Vikas Joshi is a machine learning researcher with more than a decade of experience in research and industry with reputable businesses such as Microsoft, Amazon, and IBM India Research Labs (IRL). He has substantial expertise in developing production-ready large-scale automated speech recognition (ASR) systems using traditional and end-to-end neural models. Additionally, Vikas developed the language model for Alexa's India launch.

INDIAai spoke with Vikas, a Principal Applied Researcher at Microsoft, to learn about his views on artificial intelligence.

It's great to hear; that you earned your undergraduate degree in electronics and communication engineering. What motivated a student of electronics and communication engineering to pursue a career in machine learning? 

My journey in machine learning started at IIT Madras, somewhat accidentally and not by choice. As an undergraduate electronics and communication engineering student, I was more interested in signal processing than machine learning. It was back in 2010 when machine learning was not that popular. My advisor Prof. Umesh Srinivasan introduced me to machine learning and advised me to take a course on pattern recognition by Prof. C. Chandra Sekhar at IIT Madras. Professors taught the study so well that I decided to conduct my research in this field. As my research progressed, I saw some success with papers published in reputed conferences like Interspeech and ICASSP. By the end of my stint at IIT Madras, I was clear and determined to pursue a career in machine learning. 

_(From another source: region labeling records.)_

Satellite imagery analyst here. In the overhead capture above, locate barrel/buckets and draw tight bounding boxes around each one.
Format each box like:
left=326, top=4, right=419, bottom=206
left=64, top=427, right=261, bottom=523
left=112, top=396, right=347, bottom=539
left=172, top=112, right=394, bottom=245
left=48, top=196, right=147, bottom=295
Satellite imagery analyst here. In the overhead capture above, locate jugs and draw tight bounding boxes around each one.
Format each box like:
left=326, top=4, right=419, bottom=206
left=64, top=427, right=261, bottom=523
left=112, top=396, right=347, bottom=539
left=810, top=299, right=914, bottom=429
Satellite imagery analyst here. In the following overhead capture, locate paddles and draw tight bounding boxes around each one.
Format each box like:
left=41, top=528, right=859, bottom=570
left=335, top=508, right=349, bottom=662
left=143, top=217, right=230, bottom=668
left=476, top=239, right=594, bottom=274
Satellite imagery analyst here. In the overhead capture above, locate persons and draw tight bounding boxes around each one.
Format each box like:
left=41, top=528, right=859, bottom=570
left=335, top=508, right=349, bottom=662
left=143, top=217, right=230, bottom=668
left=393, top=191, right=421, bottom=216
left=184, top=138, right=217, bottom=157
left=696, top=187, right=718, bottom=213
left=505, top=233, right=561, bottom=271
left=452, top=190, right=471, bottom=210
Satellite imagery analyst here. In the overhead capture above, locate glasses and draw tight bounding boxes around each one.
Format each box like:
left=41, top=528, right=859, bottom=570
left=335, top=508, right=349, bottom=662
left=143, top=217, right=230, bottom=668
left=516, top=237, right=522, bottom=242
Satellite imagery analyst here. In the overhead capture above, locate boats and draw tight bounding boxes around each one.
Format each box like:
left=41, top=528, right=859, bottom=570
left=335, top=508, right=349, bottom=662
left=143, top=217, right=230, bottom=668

How were your earliest research phases? Could you describe any of the difficulties you encountered during that time?

My research journey started on a high note, with four papers accepted in top tier conferences in the first two years of my research. Let me share some advice given by my uncle that helped me in the initial phases of my research. My uncle had a doctorate from Penn State University, and he advised me to spend a lot of time with senior PhD scholars in the initial months of my research. I helped my seniors with experimentation and proactively involved myself in their technical discussions. This experience helped me ramp up faster and identify the niche problems to be solved. I also worked towards establishing a good rapport with my advisor, senior PhD scholars and my peers. Moreover, my advisor was very supportive and set a conducive research environment in our lab. With all these aspects coming together, I had the best possible start to my research journey. 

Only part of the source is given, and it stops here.